» VRAGEN EN OPDRACHTEN:
[1] Citeer uit de begripsbepalingen letterlijk het gedeelte dat opent met de woorden "1.25 hoofdgebouw" en sluit met "het hoofdverblijf heeft.".
[2] Schrijf de lijst met begripsbepalingen verder, te beginnen na de laatste zin die wordt getoond.

1.22 dienstverlening

het bedrijfsmatig verlenen van diensten, waarbij het publiek rechtstreeks (al dan niet via een balie) te woord wordt gestaan en geholpen, zoals reis- en uitzendbureaus, kapsalons, pedicures, wasserettes, makelaarskantoren, internetwinkels en bankfilialen.

1.23 evenementen

gebeurtenissen, gericht op een groot publiek, met betrekking tot kunst, sport, ontspanning en cultuur.

1.24 gebouw

elk bouwwerk, dat een voor mensen toegankelijke, overdekte, geheel of gedeeltelijk met wanden omsloten ruimte vormt.

1.25 hoofdgebouw

een gebouw, dat op een bouwperceel door zijn constructie, afmetingen of functie als het belangrijkste bouwwerk valt aan te merken.

1.26 huishouden

de bewoning door een persoon of meerdere personen in de vorm van een vast samenlevingsverband, niet zijnde kamerverhuur, logies voor arbeidsmigranten of een bijzondere woonvorm, van een woning.

1.27 kamerverhuur

het bedrijfsmatig (nacht)verblijf aanbieden, waarbij het kenmerk is dat de kamerhuurder ter plaatse het hoofdverblijf heeft.

» OVERZICHT GEGEVENS:

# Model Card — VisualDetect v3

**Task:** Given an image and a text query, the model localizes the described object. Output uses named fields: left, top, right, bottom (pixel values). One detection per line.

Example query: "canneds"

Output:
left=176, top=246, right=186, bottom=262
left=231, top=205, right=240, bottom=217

» SCHRIFTELIJKE ANTWOORDEN:
[1]
1.25 hoofdgebouw

een gebouw, dat op een bouwperceel door zijn constructie, afmetingen of functie als het belangrijkste bouwwerk valt aan te merken.

1.26 huishouden

de bewoning door een persoon of meerdere personen in de vorm van een vast samenlevingsverband, niet zijnde kamerverhuur, logies voor arbeidsmigranten of een bijzondere woonvorm, van een woning.

1.27 kamerverhuur

het bedrijfsmatig (nacht)verblijf aanbieden, waarbij het kenmerk is dat de kamerhuurder ter plaatse het hoofdverblijf heeft.

[2]
1.28 kleinschalige bedrijfsmatige activiteiten

activiteiten die in een woning door een bewoner op bedrijfsmatige wijze worden uitgeoefend, voor zover sprake is van een inrichting type A, zoals bedoeld in het Besluit algemene regels voor inrichtingen milieubeheer (Activiteitenbesluit) waarbij de woning in overwegende mate zijn woonfunctie behoudt met een ruimtelijke uitstraling die daarbij past.

1.29 logies voor arbeidsmigranten

het bedrijfsmatig verblijf en/of nachtverblijf (altijd voor meerdere nachten) aanbieden, waarbij de betreffende persoon het hoofdverblijf elders heeft, waarbij geen sprake is van continuïteit in de samenstelling ervan en onderlinge verbondenheid, ongeacht of arbeidsmigranten hetzelfde werk verrichten, dezelfde nationaliteit delen en gezamenlijk de huishouding doen.

1.30 nutsvoorzieningen

voorzieningen ten behoeve van het openbare nut, zoals transformatorhuisjes, gasreduceerstations, schakelhuisjes, duikers, bemalingsinstallaties, gemaalgebouwtjes, telefooncellen, voorzieningen ten behoeve van (ondergrondse) afvalinzameling en apparatuur voor telecommunicatie.

1.31 overkapping

een bouwwerk, geen gebouw zijnde, voorzien van een dak.

1.32 patiowoning

een woning met een geheel of gedeeltelijk omsloten binnenplaats of binnentuin, gevormd door de gevels van belendende, dan wel op het eigen bouwperceel aanwezige bebouwing.

1.33 peil
  • a. voor gebouwen die onmiddellijk aan de weg grenzen: de kruin van die weg;
  • b. in andere gevallen en voor bouwwerken, geen gebouwen zijnde: de gemiddelde hoogte van het aansluitende afgewerkte maaiveld, op het tijdstip van inwerkingtreding van dit plan.
1.34 perceel

een aaneengesloten stuk grond dat een eenheid vormt in gebruik.

1.35 Staat van Activiteiten

de Staat van Activiteiten die deel uitmaakt van deze regels.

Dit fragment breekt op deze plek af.